Bilbao Metro Station Entrance in Spain:
Front View: Side View: Top View:
Entire Dynamo Script
Part 2: Model approach:
Defining Geometry and Placing Structure’s Elements (2) & Providing Ways to Parametrically Resize or Rescale Structure (3)
Step 1: The first step is to define the geometry and create the lines required for the geometry. Three lines are necessary for this form — two base lines and one vertex line. The implementation of integer sliders provides ways for designers to parametrically resize or rescale structure, including alteration of the width, length, and height of the metro entrance.
Adding Dynamic Geometry (5)
Step 2: Replace the vertex line with a sin wave. Also, the height of the sin wave can be further adjusted by changing the wave amplitude using the number slider.
Provide A Way to Change the Number of Adaptive Components (4)

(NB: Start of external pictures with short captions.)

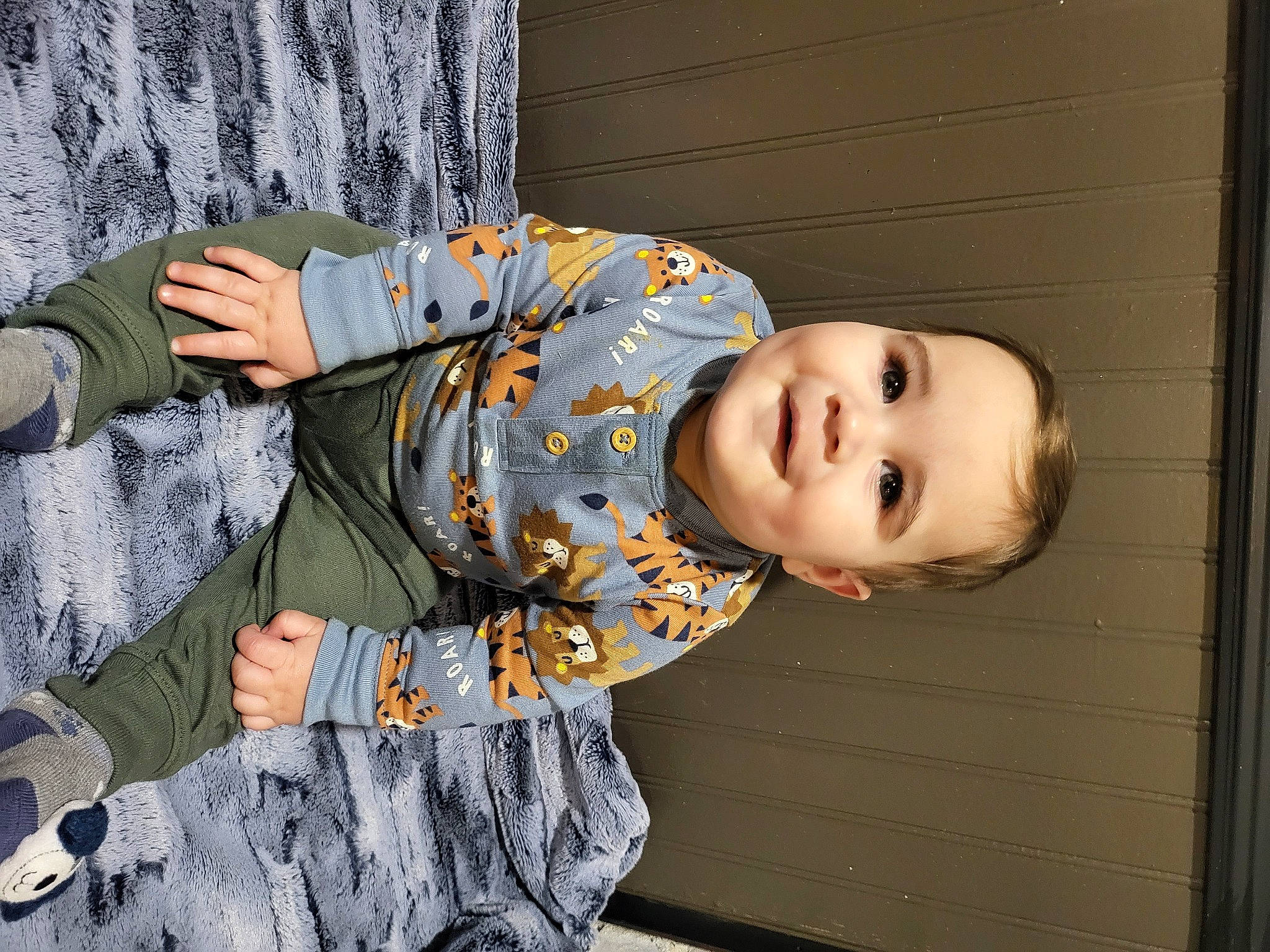 Luka is registered to the contest to win money with this photo: army, baby, baby_toddler_clothing, camouflage, child, denim, fun, gesture, hand, happy, joy, military_camouflage, military_person, military_uniform, pattern, person, sitting, sleeve, smile, textile
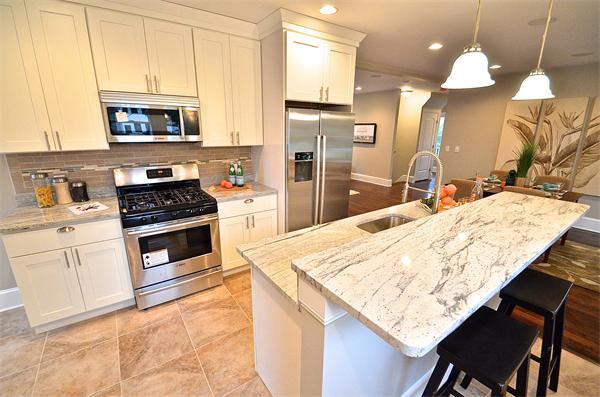 a kitchen with stainless steel appliances kitchen island a table chairs and a refrigerator
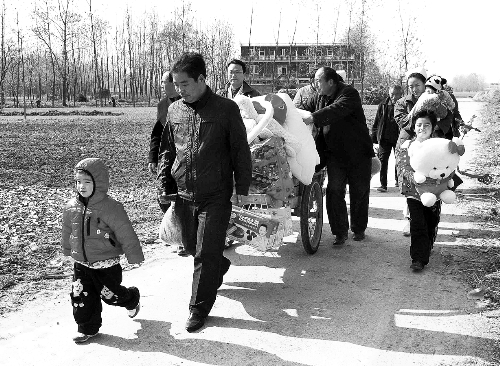 姐（左一）弟（右一護(hù)士懷中男嬰）返鄉(xiāng)，愛心捐贈(zèng)滿滿一架子車。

Step 3: Divide three curves into small sections and transpose the points’ coordinates to create ribs for the structure. Moreover, I used an integer slider to help me change the number of ribs quickly. Furthermore, by dividing the rib curves into small sections, I was able to obtain quad points for placing panels. I also used an integer slider to change the number of panels on each rib quickly.
Step 4: Revit’s adaptive components were placed on the designed structure. The “3-point uniform tube” was used for the ribs, and the “Rect_Panel with Resizable Opening_Glazing” was used for the panels. I also added parameters to adjust the radius of the tube, overall colors for the ribs and panels, frame width & height percentage of the panel, and panel thickness (shown in step 5 figure).
Create a Simple Pattern with the Panels (7)
Step 5: Create a pattern with the panels that divide the list of elements based on their designation as even or odd numbered elements. As a result, the panels will alternate in features based on their designation, resulting in a checkerboard design.
Parametrically Change the Appearance of Panels (6)
Users can parametrically change the appearance of the panel elements including adjustable Panel Thickness, Frame Width Percentage, and Frame Height Percentage. In order to achieve alternating features, I created distinct parameters for both the even and odd-numbered panels.
Overall, my metro entrance design creates a sleek and modern appearance. The use of large, sweeping curves helps to create a sense of movement and flow. Moreover, the entrance is designed to integrate into the city's existing architecture, which helps to create a seamless transition between the metro system and the surrounding urban environment.
The parameters that can be used to flex and dynamically change my structure including:
- Length, height & width of the structure
- Number of ribs of the structure, number of panels on each rib
- Radius of the tube
- Frame width & height percentage of the panel
- Panel thickness
- Overall colors for the ribs and panels